» **Source document**
'''

However, the apparatus can also comprise more than three detection devices, for example in order to detect spectral components beyond the visible spectral range. E. g. four or even five detection devices can be arranged side by side, wherein three of the devices detect spectral components of the visible spectral range and one of the devices detects a spectral component of the infrared (IR) and/or ultraviolet (UV) spectral range. Therein one detection device for the detection of the IR spectral range is arranged beyond the detection device for the red spectral range and one detection device for the detection of e.g. the UV spectral range is arranged beyond the detection device for the blue spectral range. Also with such a four-color line sensor (red, green, blue, IR or UV) an approximation of the color perception of the human eye is possible without the interposition of filters, merely through the corresponding weighting of the spectral components detected in the visible spectral range. There is also the possibility to dispense with the color division of the three visible colors and only to carry out a division between the visible and the infrared or ultraviolet. Then the spectral components of the visible spectrum are added up and are further processed only as a sum.

The individual weighting of the spectral components to be detected respectively by the detection devices is not limited to the two above embodiments. Rather, a combination of the first and the second embodiment is particularly suitable to individually weight the spectral components. In this combination, in a direction parallel to the spectral division, i.e. in the dispersion direction, both the dimension of the detection devices and the spacing between adjacent detection devices is then chosen in dependence on the spectral component to be respectively detected by the corresponding detection device. Therein for example an increase of the spacing between two adjacent detection devices can accompany a decrease of the dimension of one or both detection devices. Through the decrease of the dimension in a certain range of the divided spectrum the sensitivity of the detection device for the corresponding wavelengths is correspondingly decreased. In the case that a detection device is less sensitive to e.g. longer wavelengths, such as is the case with a typical silicon-based detector, this decreased sensitivity can be compensated by an increased dimension of the detection device.

'''

» **Recorded information**
'''

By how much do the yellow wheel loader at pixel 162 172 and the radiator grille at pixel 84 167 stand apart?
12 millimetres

'''
'''

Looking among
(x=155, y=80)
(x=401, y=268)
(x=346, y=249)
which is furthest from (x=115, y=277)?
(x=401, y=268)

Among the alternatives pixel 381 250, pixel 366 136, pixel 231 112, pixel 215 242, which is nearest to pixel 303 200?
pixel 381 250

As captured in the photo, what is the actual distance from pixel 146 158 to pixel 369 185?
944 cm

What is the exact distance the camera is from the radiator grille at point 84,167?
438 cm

'''

» **The tasks**
(1) Using the passage on spectral detection devices, answer these questions:
(a) Where is the detection device for the IR spectral range arranged?
(b) With a four-color line sensor, how can the color perception of the human eye be approximated without filters?
(c) What happens to the sensitivity of a detection device when its dimension is decreased in a certain range of the divided spectrum?
(2) State whether each statement agrees with the passage on spectral detection devices. Answer yes or no, and quote the words from the passage that decide it.
(a) The apparatus is limited to three detection devices.
(b) The detection device for the UV spectral range is arranged beyond the one for the red spectral range.
(c) A combination of the first and second embodiment is particularly suitable for individually weighting the spectral components.
(3) Write the next part of the passage on spectral detection devices, picking up after its final sentence.

» **Task results**
(1)
(a) It is arranged beyond the detection device for the red spectral range.
(b) It is approximated merely through the corresponding weighting of the spectral components detected in the visible spectral range.
(c) Its sensitivity for the corresponding wavelengths is correspondingly decreased.

(2)
(a) No: "the apparatus can also comprise more than three detection devices"
(b) No: "one detection device for the detection of e.g. the UV spectral range is arranged beyond the detection device for the blue spectral range"
(c) Yes: "a combination of the first and the second embodiment is particularly suitable to individually weight the spectral components"

(3)
In a third embodiment the apparatus comprises a means for the individual weighting of the spectral components to be detected respectively by the detection devices. This can for example be carried out by means of data processing in hardware or software subsequent to the detection by the detection devices. The detected spectral components can thus be weighted depending on a spectrum to be simulated by means of weighting factors. This spectrum can for example correspond to the color perception of the human eye. It is an advantage of the weighting means that known apparatus for the examination of documents can be extended by means of such a means, in order to individually weight the spectral components detected by the detection devices. Therein the weighting of the spectral components can be carried out both dependent on and independent of the geometry of the detection devices. In this context, the geometry of the detection devices relates to their dimension and/or spacing from each other.

In a specific embodiment the apparatus comprises in addition to the at least one light source, the at least one spectral device and the at least one detection device furthermore at least one slit-shaped lens aperture and at least one SELFOC lens. In order to use the apparatus for measuring the spectrum of the light divided into spectral components by the spectral device, usually a defined slit for the light has to be given. The slit defines the visual field and the spectral resolution. The slit can be arranged directly behind the document, in order to form a limitation for the light diffusely reflected by the document before it impinges on the spectral device. Instead of using a lens aperture it would also be possible to irradiate the document in a slit shape, however, this alternative requires in practice, due to the typical variations of position of the document during the examination, a lighting means which coincides with the direction of observation and which is as a rule vertical. This can only be realized via a beam splitter and furthermore requires parallel light.

Moreover, not only several SELFOC lenses arranged in a row can be used, but preferably also several rows of SELFOC lenses with a corresponding offset between the individual rows. As a rule two-row lens arrays are commercially available whose rows are arranged side by side.

According to an independent aspect of the invention the lens aperture is arranged within the SELFOC lens, in particular in the center thereof. In this manner the document can also be illuminated over a large surface. Here, use is made of the fact that in the center of the longitudinal axis of each individual SELFOC rod lens a waist of the light rays passing through the lens is formed, so that the overall light emanating from an imaginary slit passes through the also slit-shaped lens aperture (slit aperture) which can have a smaller width than the slit itself.

For the optimum arrangement of the slit aperture within each SELFOC lens of a lens array the parameters affecting the ideal size of lens aperture and the tolerances affecting the ideal position of the lens aperture—relative to the optical axis—have to be known, which can for example be ascertained by means of an elaborate software simulation of a lens with a lens aperture. A suitable software can ascertain the positions and widths of the slit apertures to be allocated to the individual SELFOC lenses by means of “ray tracing” of the light rays emanating from the slit to be imaged up to the central plane of a two-row SELFOC array. Measurements with such software have shown that the maximum tolerance in regard of the slit width of the slit aperture is approximately 5% of the radius of a SELFOC lens, amounting to approximately +/−2 μm in the measurement carried out specifically.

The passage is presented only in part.